Now for this month’s trivia question.  In the mid-sixties a well-known airline shook up the industry by painting their planes in various pastel colors and dressing their stewardesses in mini-skirts and designer outfits. It created quite a buzz. Their advertising proclaimed “the End of the Plain Plane.”  This was the “swinging sixties” you know.  Which airline am I looking for?  Answer next month.

Speaking of airlines; have you ever wondered how the meals served aboard many airlines are prepared?  Follow this link and find out: .

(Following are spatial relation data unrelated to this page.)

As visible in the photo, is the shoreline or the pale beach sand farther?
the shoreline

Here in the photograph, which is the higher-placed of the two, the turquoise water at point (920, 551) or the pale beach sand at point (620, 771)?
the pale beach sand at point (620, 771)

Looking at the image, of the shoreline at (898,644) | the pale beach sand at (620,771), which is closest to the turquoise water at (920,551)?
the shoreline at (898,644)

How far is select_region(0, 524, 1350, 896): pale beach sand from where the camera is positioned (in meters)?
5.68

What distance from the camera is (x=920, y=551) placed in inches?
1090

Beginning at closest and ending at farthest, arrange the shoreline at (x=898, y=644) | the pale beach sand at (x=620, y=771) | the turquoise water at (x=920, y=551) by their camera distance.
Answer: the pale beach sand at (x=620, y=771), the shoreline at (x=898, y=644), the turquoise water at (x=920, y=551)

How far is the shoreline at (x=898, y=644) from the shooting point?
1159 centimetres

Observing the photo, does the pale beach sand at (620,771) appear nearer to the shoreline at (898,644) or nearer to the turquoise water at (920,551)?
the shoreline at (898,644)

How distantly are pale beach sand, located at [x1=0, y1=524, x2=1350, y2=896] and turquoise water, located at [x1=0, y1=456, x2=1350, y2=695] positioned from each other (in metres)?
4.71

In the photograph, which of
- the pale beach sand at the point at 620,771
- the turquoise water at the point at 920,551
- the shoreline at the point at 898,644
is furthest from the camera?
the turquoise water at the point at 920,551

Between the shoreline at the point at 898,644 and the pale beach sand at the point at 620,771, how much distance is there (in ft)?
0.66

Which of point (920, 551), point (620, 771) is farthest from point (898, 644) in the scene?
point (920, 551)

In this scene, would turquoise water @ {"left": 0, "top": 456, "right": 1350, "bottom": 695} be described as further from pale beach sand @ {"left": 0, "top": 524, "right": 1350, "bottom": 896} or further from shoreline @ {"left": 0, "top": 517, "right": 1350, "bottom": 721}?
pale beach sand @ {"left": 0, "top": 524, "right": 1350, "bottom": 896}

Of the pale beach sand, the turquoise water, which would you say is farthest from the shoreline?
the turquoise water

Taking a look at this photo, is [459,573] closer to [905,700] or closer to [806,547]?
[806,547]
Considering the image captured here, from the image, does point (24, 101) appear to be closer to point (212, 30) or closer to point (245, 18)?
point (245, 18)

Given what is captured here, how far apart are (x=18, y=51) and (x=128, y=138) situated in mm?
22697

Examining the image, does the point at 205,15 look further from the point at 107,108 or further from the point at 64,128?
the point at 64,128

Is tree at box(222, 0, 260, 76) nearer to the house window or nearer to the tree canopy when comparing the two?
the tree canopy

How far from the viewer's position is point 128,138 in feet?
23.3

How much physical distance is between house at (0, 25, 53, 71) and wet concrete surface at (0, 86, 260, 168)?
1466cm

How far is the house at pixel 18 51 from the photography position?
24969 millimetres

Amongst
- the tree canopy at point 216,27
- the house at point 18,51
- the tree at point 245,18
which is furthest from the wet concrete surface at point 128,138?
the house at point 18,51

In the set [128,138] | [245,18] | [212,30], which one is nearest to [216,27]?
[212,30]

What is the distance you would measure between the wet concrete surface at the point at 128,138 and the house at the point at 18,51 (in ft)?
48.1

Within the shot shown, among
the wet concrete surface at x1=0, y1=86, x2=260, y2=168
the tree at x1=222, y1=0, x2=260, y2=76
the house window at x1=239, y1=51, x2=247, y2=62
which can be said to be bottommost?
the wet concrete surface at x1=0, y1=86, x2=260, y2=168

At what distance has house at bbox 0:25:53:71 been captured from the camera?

It was a different era, when flying on an airliner was something people would dress up for and flying somewhere exotic was a special treat.  Here’s a link to travel posters for BOAC (British Overseas Airways Corporation from the 1960s: .

While we’re on the subject of airliners a good article about the days when Pan American World Airways or Pan Am dominated international air travel: .

It’s a Christmas tradition in Canada as people gather around radio to hear the late Al Maitland of the Canadian Broadcasting Corporation read Frederick Forsyth’s novella The Shepherd.  It’s also become a holiday tradition here at the SCHAF newsletter.  It’s a story about second chances and new beginnings, just what Christmas is about.  Enjoy: .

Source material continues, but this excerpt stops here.